Child

My child smells!

Your child is now 6 years old. The innocence of childhood still shines brightly in his or her eyes but… they smell bad! When your child gets hot, you scrunch your nose and smell a tinge of sweat. Are they too young for deodorant?

Many parents consult in endocrinology because their child stinks or sweats” mentions Céline Huot, the associate professor of the department of clinical endocrinology at CHU Sainte-Justine. So, if you thought you were the only mother whose child has a smelly body odour, rest assured! The “problem” is common.

Is it puberty?

When you get a whiff of your child's underarms, you feel like you’re sniffing a teenager. Has your child started puberty? At 6 years old? Is that even possible?

Before speaking of puberty, two circuits must be activated. For girls, the master gland (called the pituitary gland, located at the base of the brain), must send messages to two glands: the ovaries and the adrenal gland (located on top of the kidneys). For boys, the pituitary gland must send signals to the testicles and the adrenal gland.

We do not consider it early when this process happens to girls after the age of 8. And in the case of boys, this process usually happens after the age of 9,” says Céline Huot. Yes, it seems early, but it’s normal.

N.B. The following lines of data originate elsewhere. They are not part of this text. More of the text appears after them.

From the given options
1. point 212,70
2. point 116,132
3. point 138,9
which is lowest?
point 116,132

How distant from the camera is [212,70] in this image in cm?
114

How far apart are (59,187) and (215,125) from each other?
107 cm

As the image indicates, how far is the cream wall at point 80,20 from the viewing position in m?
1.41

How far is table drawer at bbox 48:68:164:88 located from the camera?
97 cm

For your 6-year-old child, it’s not really puberty but rather, premature adrenarche. A complicated word to explain something quite simple: the messages coming from the pituitary are activated, but only to one of their two destinations. In girls, the messages to the ovaries are not activated and in boys, the messages to the testicles aren’t. In this case, it would be the messages to the adrenal glands that are activated. In fact, Ms Huot mentions that “the messages to the adrenal glands begin well before puberty”.

What to do?

There is no treatment, antibiotic or miracle pill that can eliminate bad odours. The smell of sweat coming from your child, even at 6 years old, is a normal part of the hormonal process. There is no avoiding it. But you can find a way to diminish the odours.

Ms Huot suggests that parents should examine their child’s underarms and look if there are small hair follicles that start to be stimulated. You won’t see actual hairs, but you might notice that the skin is not exactly smooth and that there are small crevices. “If that is the case, believe it or not, the skin is ready for deodorant”. So, head to the pharmacy! You can ask the pharmacist for advice or you can find an over-the-counter product yourself. The most important thing is to pick a deodorant that does not contain aluminium.

Add that to a good daily cleaning of the smelly armpits and the bad body odours will diminish guaranteed. Watch your child to ensure that they scrub their armpits well with soap, and smell them before they get out of the bath or shower. We can’t deny that sometimes, they tend to cut corners!